» Instructions for the task
Continue the text on buying camera gear from the point where it stops.

╭─ Provided text

It seems that a lot of folk are in a hurry to buy something they can’t buy yet. Or perhaps they were about to buy something and the new product now has them in FUD mode. (Fear, Uncertainty, Doubt) 

Meanwhile, Nikon has been pouring on the marketing for a product they can’t deliver (at least not to anyone that hasn’t already ordered a Z9).  

Buying in the photography market has turned irrational, in my judgment. There’s one group that wants The Next Best Thing, another group that buys Better Than They Need, and yet more folk that get flamed into purchase by Influencers. That’s just the start of the list. 

People still haven’t caught on that I have two sets of gear: gear that I use for professional work (sports, wildlife, some nature/wildlife, events), and gear that I use for enjoyment and casual use. In that latter category I need more than my iPhone, since sometimes carrying a camera around all the time results in photos I show others at full size, but I don’t need a D6 or Z9 or A1 or R3 or whatever the latest and greatest is. 

Practically speaking, virtually every interchangeable lens camera on the market has enough dynamic range for the vast majority of situations you’ll encounter, has enough pixels for output to a maximum desktop inkjet printer size (e.g. ~13x19”), and enough performance to capture just about any situation, whether static or moving. As much as I deplore “automatic” settings, left on all-automatic defaults, virtually all of those cameras also produce reasonable results these days.

╰─
╭─ Data provided

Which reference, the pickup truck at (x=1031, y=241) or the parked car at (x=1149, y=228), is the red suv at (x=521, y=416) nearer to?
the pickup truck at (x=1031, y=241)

╰─

» Written response
I’ve written it before, but it bears occasional repeating: your use and control of your camera is probably more important to the results than the camera and lens itself. I recently was showing someone an image at full size and they oohed over it and immediately asked “what new camera was that taken with?” Uh, Nikon D100, 17 years ago. 

Image impact starts with (1) where you’re at and what you’re pointed at, and then is further enhanced by (2) how you reacted and controlled the camera. Would I be using a Z7 II at that same spot if I had it 17 years ago? No doubt. A better tool helps me with #2, while more sampling is always better, and a Z7 II samples better in several ways than the D100 did. 

But here’s the kicker: I’ve been to that same spot where I took that image 17 years ago many times, but with better equipment. I haven’t gotten a better photo (yet). That’s because photographic opportunities don’t exactly repeat themselves. Subjects change, light changes, virtually everything in the scene changes in some way. Even my response to the scene might change if I’ve been there too often (one reason why I love walking through cities I haven’t been to before when traveling). If you’re trying to figure out your new-fangled, fancy-pants camera, you might miss the actual image you should have taken. Familiarity with your existing equipment is more important at capturing a moment in time.

We’re entering the holiday buying season, so I have some advice. Yes, there’s better gear available out there you can buy. But if you’re constantly upgrading your gear, are you also constantly upgrading yourself? The two really need to go hand in hand.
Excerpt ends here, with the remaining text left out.